L'annulation est prononcée si les agissement en cause dépassent une certaine gravité (cf. décisions précitées ; voir aussi : 25 nov. 1997, AN, Polynésie française, 2ème : personnes portant des vêtements aux couleurs du parti du candidat élu se tenant à proximité des bureaux de vote de la commune : pas d'influence suffisante pour modifier le résultat du scrutin) .

Cette gravité est appréciée en fonction :

  • d'éléments intrinsèques aux agissements eux-mêmes : organisateurs des manifestations (élus ou électeurs) ; persistance malgré les protestations d'électeurs, de délégués des formations habilitées ou du Conseil constitutionnel ; nombre et attitude des personnes en cause ; mentions au procès-verbal...
  • d'élément extrinsèques : comparaison des résultats du bureau de vote où se sont produits les actes en cause avec les résultats de bureaux de vote comparables : en l'absence de discordances notables, l'annulation peut être évitée si la manifestation n'a pas revêtu un caractère inacceptable.

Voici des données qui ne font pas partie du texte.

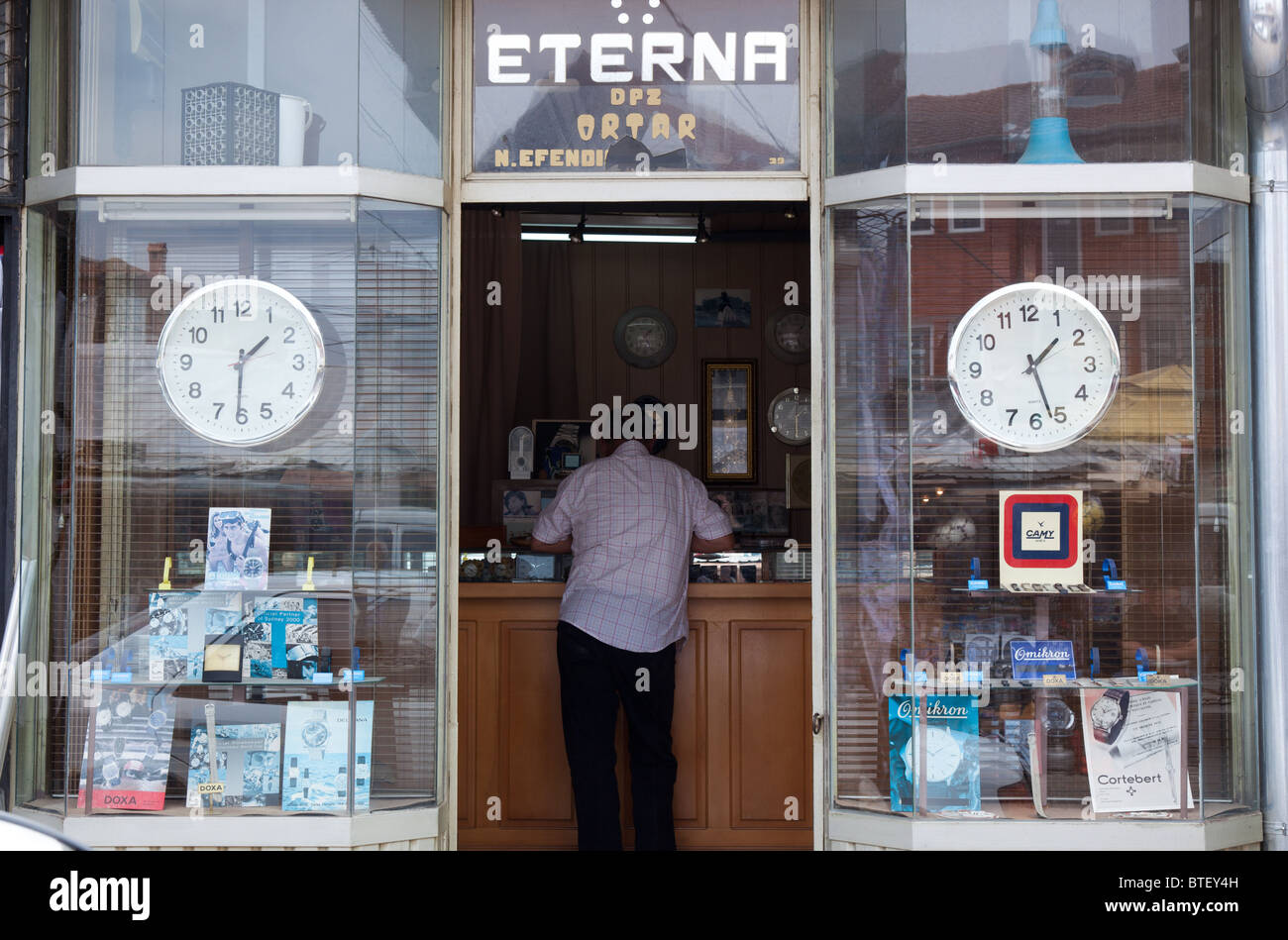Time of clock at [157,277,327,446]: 1:30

En cas d'annulation, la motivation est du type suivant : Considérant que dans la commune de... des manifestations d'opinion ont eu lieu le jour du scrutin (aux abords immédiats OU : à l'intérieur même) des bureaux de vote sous la forme de... ; que ces agissements (rappel éventuel de circonstances d'espèce : organisés par...) (sont incompatibles avec la dignité du scrutin et) ont été de nature à porter atteinte tant au secret du vote qu'à la liberté des électeurs ; qu'il y a lieu d'annuler l'ensemble des suffrages exprimés dans ces bureaux ;

La persistance des manifestations en dépit des observations du délégué du Conseil constitutionnel, alors que le président du bureau de vote peut y mettre fin en vertu de son pouvoir de police, incline à l'annulation. Le Conseil relève souvent cette circonstance dans ses décisions de proclamation de résultats.